The Clarion was founded by WYSL principals in 1989. I had some history with local print media since my mom was the editor of a small newspaper group headquartered in Livonia, consisting of weeklies issued in Livonia, Lima, Honeoye Falls and Honeoye, NY. Essentially all four editions consisted of 12 or 16 tab-sized "common" pages wrapped in four pages (inside/outside front and back) that carried the local news. My older brother and I had both worked at the newspaper while we were in high school. The papers were published in-house using antique letter-press equipment including Mergenthaler Linotypes.
The "Brador Publications" (Dorothea Bradley, owner) group had fallen on hard times. My mom had passed, and Mrs. B had sold the facility to a crazy guy - actually, a pornographer - from Rochester. Predictably the small conservative Livingston communities became outraged by numerous of his antics, with the result that the papers folded in short order - a tragedy since two of the papers were between 100 and 115 years old.
WYSL was new and having some success, so some community leaders approached us and suggested we launch a replacement for the old Livonia Gazette, since we already had ad-sales and newsgathering capacity at the radio station.
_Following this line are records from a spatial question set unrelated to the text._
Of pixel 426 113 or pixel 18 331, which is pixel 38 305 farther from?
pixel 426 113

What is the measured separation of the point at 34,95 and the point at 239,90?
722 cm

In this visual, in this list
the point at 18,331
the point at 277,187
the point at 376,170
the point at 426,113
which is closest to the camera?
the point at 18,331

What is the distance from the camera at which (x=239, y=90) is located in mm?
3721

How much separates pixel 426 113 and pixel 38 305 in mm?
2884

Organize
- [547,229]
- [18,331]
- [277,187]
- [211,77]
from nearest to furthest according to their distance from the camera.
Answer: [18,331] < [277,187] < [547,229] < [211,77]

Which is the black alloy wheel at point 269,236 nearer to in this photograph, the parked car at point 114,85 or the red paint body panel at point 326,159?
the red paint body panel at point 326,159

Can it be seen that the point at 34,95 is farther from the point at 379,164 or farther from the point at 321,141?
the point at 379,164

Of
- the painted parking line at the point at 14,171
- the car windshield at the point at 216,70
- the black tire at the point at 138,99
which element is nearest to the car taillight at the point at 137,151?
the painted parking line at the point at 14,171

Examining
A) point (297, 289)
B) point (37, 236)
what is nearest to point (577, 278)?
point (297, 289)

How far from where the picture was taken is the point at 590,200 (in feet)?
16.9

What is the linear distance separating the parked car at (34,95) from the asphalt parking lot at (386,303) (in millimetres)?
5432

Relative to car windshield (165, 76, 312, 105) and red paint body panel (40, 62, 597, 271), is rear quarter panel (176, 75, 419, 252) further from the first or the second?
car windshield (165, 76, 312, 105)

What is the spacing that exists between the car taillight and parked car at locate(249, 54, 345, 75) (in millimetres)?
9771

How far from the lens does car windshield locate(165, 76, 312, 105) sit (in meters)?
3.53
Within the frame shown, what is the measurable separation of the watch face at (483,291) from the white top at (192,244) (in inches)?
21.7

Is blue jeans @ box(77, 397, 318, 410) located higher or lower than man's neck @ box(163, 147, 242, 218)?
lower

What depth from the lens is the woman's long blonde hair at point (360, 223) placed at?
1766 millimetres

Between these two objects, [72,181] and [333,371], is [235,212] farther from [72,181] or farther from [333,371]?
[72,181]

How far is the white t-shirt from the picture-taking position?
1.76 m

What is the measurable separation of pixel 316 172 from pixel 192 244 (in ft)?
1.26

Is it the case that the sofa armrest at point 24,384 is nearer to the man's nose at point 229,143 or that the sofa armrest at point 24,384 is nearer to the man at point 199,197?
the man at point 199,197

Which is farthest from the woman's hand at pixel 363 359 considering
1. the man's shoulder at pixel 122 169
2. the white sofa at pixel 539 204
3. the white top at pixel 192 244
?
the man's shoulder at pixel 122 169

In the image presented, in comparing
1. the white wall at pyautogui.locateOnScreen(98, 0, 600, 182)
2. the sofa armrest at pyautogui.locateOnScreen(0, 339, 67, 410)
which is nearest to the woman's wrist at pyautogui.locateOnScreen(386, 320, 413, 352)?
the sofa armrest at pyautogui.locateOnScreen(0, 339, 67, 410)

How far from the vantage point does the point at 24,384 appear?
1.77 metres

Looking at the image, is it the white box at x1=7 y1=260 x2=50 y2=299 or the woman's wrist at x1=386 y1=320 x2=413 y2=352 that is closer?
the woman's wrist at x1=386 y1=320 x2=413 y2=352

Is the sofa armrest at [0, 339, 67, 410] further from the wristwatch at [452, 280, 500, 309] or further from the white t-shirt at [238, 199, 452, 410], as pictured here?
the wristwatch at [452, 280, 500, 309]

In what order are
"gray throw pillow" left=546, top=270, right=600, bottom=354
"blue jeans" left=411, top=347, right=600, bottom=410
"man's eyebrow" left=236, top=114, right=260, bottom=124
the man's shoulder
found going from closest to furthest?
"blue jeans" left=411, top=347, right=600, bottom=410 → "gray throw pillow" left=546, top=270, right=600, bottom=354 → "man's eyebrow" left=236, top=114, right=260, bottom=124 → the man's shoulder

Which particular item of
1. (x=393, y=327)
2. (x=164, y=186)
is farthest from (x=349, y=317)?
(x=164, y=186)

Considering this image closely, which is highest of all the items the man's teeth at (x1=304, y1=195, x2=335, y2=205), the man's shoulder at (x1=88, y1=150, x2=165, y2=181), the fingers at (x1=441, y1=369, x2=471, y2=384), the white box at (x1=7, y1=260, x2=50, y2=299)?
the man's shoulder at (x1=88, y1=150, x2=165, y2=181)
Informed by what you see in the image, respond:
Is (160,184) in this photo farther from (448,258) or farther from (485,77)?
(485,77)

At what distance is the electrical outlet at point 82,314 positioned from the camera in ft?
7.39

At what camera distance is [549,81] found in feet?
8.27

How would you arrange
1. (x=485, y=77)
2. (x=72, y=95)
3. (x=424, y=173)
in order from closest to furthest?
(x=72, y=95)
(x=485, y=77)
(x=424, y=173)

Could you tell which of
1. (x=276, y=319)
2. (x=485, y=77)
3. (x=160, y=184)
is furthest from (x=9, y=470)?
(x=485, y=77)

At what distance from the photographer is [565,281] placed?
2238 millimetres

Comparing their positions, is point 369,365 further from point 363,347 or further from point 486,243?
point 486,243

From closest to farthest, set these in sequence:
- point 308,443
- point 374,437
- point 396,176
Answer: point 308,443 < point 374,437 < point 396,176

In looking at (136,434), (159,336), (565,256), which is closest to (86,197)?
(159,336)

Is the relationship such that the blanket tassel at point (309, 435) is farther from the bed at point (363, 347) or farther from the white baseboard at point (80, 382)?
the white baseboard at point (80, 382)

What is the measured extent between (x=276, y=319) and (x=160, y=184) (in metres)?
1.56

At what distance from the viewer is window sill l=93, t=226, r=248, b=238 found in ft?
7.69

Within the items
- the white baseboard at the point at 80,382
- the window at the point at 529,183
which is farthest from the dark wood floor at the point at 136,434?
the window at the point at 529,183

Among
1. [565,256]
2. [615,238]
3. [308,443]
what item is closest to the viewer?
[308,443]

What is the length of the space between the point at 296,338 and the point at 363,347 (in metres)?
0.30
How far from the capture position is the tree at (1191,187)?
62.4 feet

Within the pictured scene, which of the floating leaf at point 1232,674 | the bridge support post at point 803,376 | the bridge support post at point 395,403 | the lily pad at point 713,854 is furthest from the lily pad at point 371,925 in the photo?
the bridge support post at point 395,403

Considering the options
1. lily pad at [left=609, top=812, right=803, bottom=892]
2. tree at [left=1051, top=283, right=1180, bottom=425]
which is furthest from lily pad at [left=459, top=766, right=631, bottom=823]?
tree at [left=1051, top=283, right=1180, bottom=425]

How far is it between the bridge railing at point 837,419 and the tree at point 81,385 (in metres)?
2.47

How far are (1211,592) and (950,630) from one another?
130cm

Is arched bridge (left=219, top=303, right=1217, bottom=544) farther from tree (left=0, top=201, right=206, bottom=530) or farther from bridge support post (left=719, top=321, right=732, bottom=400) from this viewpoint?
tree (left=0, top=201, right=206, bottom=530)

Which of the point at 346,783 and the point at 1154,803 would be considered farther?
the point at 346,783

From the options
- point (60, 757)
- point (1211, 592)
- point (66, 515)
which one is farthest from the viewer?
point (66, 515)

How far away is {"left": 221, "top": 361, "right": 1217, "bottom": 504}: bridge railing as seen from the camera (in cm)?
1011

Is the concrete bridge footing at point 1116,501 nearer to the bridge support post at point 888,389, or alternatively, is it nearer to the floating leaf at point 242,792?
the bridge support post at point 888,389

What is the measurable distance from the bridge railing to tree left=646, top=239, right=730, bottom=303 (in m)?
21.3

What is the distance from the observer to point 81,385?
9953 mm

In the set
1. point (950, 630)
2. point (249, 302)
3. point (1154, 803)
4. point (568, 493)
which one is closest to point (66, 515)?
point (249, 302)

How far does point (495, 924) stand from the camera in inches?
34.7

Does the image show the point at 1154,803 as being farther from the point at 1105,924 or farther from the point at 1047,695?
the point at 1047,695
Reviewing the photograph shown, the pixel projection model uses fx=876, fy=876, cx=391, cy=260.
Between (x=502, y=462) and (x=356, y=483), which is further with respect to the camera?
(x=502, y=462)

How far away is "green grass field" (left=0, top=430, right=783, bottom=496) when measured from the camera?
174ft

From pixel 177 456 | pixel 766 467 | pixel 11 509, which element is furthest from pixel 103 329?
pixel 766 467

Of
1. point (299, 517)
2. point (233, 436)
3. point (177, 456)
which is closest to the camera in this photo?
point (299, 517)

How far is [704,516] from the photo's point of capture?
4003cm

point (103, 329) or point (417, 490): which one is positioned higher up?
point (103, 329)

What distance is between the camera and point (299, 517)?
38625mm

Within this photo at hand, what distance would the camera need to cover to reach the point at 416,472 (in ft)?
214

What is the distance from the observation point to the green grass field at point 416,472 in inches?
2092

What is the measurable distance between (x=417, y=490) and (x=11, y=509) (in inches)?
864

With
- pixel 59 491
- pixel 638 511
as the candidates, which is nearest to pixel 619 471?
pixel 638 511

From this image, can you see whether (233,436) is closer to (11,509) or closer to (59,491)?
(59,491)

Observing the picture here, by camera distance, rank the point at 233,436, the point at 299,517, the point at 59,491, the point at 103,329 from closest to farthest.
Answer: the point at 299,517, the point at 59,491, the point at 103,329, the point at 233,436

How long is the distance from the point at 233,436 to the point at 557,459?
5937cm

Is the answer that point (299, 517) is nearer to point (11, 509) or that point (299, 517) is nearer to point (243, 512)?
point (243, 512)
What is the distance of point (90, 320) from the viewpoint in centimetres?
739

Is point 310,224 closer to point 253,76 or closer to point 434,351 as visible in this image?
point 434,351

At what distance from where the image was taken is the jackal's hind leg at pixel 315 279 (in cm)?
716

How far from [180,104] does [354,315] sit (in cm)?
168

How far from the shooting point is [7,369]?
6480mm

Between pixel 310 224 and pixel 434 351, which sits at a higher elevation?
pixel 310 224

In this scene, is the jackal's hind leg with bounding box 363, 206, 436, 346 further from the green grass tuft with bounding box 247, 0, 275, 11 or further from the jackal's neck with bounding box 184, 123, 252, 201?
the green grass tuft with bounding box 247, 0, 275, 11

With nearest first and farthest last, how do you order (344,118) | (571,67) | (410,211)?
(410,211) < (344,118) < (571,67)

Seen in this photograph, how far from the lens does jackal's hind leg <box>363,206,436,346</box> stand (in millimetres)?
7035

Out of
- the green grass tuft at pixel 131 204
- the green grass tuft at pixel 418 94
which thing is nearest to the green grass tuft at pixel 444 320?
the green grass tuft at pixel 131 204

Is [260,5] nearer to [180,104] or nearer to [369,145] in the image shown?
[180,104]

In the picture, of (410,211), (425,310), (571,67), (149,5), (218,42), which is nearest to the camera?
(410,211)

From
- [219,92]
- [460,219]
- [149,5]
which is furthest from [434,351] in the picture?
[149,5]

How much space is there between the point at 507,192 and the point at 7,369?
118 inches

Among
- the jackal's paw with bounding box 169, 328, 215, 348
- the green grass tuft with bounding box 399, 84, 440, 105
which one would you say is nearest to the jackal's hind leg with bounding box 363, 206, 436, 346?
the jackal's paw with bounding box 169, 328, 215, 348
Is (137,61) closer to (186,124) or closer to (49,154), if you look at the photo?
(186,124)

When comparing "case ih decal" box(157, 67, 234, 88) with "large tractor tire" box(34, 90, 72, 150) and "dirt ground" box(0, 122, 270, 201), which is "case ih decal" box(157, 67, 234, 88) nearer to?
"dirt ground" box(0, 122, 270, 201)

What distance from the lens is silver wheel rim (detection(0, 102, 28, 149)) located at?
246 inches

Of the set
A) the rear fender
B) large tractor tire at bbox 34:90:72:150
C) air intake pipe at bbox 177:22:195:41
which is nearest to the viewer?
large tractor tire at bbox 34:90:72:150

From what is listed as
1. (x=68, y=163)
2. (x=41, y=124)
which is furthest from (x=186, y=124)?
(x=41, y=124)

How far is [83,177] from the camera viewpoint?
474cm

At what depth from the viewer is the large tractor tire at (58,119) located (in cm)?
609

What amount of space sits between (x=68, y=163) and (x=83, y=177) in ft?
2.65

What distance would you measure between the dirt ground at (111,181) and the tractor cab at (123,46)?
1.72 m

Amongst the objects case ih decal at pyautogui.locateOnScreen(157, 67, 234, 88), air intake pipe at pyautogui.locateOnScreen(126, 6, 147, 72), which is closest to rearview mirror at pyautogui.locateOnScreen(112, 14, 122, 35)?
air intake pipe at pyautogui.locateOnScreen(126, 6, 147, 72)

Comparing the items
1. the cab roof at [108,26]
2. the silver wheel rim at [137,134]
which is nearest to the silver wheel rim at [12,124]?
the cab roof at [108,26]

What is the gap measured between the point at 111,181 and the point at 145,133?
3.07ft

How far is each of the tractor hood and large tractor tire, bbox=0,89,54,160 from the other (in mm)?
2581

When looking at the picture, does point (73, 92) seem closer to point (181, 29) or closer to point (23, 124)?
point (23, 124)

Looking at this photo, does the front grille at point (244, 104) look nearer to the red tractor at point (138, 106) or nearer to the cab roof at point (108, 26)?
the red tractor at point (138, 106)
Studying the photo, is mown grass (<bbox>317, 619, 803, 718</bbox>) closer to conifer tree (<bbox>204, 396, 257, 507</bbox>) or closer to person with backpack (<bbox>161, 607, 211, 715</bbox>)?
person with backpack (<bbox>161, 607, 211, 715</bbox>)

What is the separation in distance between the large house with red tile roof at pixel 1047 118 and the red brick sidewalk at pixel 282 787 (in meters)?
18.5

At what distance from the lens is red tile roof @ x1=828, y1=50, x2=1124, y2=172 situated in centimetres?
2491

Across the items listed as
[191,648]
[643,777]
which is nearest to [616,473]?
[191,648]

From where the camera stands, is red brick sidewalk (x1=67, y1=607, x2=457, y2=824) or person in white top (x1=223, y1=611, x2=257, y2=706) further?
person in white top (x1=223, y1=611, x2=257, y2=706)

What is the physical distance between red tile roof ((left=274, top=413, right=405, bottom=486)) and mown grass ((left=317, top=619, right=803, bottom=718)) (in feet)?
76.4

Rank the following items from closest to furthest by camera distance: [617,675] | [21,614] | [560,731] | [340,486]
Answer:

Using then-nascent desktop publishing technology, we enthusiastically launched The Clarion in May 1989. The cover story of the inaugural issue was the WYSL-sponsored appearance of Rush Limbaugh in Rochester on his first "Rush To Excellence Tour." I still have the aircheck of Rush and me doing an hour live from WYSL that Saturday.
Starting that freakin' newspaper was one of the biggest mistakes I ever made. Talk about a PITA that was 10 times the work of running a radio station with 10% of the revenue potential. By October 1991 I sold my half-interest in The Clarion to by partner and they moved out of WYSL. To my ex-partner's credit, he kept it alive and had some success with it over the ensuing 17 years.